__DATA SUPPLIED__.
========================================================================

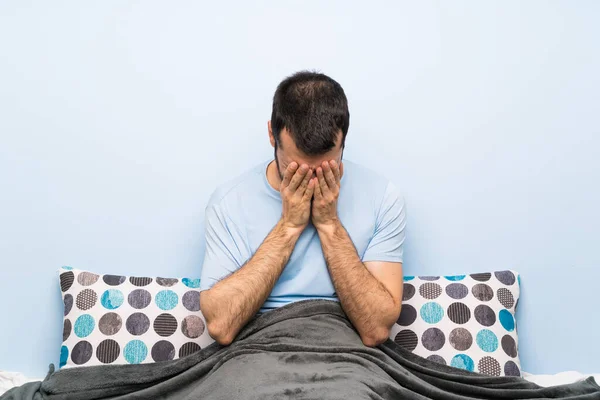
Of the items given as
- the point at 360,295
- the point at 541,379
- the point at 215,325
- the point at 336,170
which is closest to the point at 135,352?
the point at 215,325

========================================================================

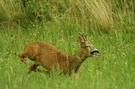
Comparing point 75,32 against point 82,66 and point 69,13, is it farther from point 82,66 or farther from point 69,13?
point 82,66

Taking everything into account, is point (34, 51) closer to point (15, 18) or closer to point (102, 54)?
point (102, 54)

========================================================================

__TASK DIRECTIONS__.
Please tally how many lines in the rows above contain the word "point" and give only that number.

__RESULT__.
10